BEGIN EXERCISE INPUTS
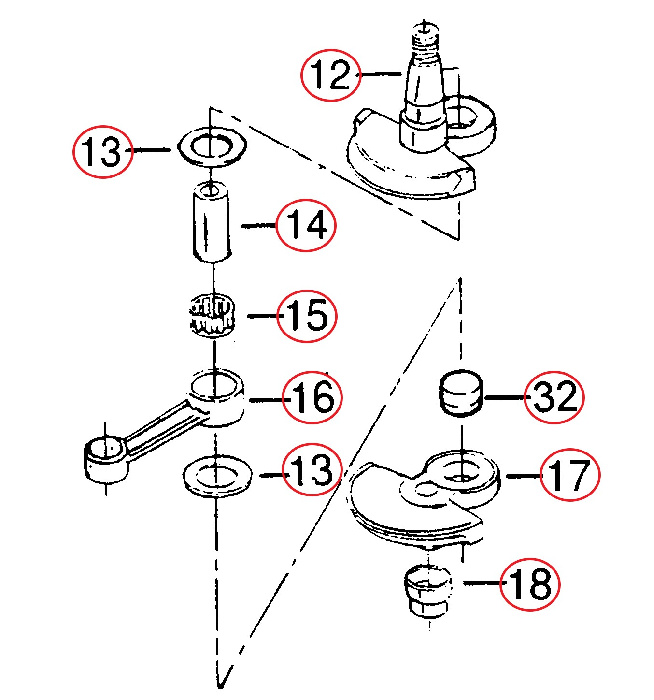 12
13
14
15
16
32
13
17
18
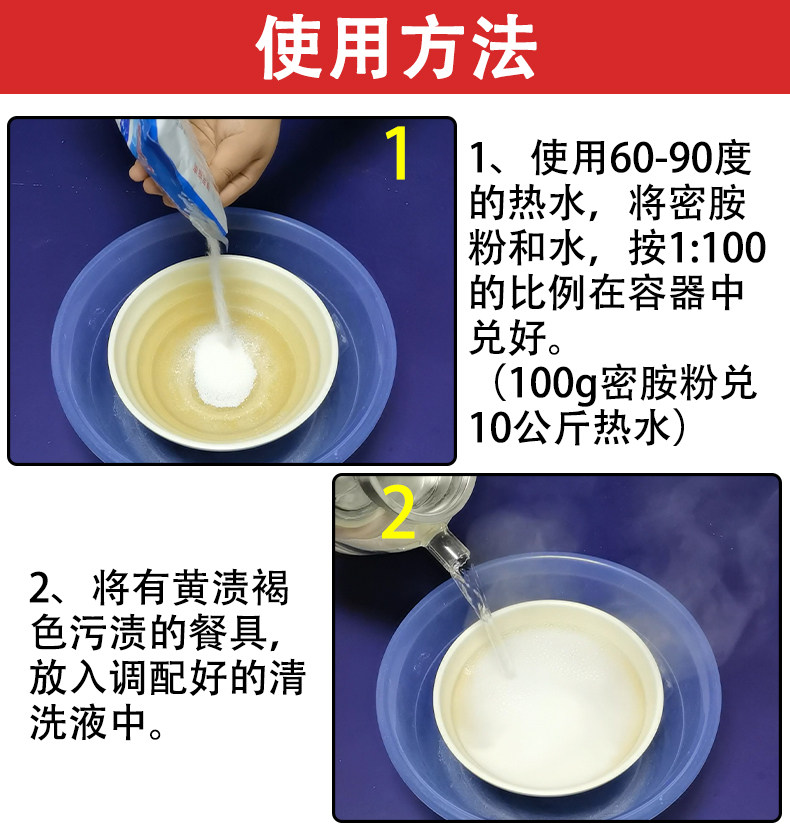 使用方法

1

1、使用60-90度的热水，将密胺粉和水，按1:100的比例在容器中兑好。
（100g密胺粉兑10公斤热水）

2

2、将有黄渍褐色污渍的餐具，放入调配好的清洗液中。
END EXERCISE INPUTS
WORK ORDER:
Pictures must be left out when the records are transcribed exactly.

ANSWER SPACE:
 12
13
14
15
16
32
13
17
18
 使用方法

1

1、使用60-90度的热水，将密胺粉和水，按1:100的比例在容器中兑好。
（100g密胺粉兑10公斤热水）

2

2、将有黄渍褐色污渍的餐具，放入调配好的清洗液中。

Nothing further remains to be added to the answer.